** Assignment **
Lines before the one containing "Ликвидацию областных дворцов" are left out; that line and all after it, through the end of the records, must be transcribed exactly.

** Data records **

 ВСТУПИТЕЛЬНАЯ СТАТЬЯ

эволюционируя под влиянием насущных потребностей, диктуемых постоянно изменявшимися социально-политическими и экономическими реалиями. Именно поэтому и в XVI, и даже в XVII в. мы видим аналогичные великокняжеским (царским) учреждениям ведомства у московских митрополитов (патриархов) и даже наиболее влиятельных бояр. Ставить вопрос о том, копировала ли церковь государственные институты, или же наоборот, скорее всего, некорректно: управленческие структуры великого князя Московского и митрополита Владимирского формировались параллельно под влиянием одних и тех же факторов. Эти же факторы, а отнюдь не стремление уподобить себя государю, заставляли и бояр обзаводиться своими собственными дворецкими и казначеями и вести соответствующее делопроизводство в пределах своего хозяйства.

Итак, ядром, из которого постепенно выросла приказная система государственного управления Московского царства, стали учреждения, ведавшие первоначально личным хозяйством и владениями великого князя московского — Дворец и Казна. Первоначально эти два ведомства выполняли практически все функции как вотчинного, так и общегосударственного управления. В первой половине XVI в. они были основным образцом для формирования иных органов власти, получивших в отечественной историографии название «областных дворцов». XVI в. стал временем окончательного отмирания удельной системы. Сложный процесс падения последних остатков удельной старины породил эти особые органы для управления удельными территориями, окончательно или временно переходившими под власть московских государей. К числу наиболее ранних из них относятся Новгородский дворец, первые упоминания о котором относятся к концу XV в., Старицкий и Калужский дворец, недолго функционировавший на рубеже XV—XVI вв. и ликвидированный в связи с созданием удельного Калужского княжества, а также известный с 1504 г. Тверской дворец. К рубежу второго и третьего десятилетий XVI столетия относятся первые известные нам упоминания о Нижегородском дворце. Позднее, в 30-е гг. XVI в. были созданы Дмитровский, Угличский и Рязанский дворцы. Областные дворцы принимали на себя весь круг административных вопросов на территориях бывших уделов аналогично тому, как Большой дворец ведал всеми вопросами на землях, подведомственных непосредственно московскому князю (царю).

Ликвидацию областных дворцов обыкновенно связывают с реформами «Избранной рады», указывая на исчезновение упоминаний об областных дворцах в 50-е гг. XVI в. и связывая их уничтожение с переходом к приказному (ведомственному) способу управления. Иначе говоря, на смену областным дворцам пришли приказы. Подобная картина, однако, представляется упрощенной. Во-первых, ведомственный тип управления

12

** The answer **
Ликвидацию областных дворцов обыкновенно связывают с реформами «Избранной рады», указывая на исчезновение упоминаний об областных дворцах в 50-е гг. XVI в. и связывая их уничтожение с переходом к приказному (ведомственному) способу управления. Иначе говоря, на смену областным дворцам пришли приказы. Подобная картина, однако, представляется упрощенной. Во-первых, ведомственный тип управления

12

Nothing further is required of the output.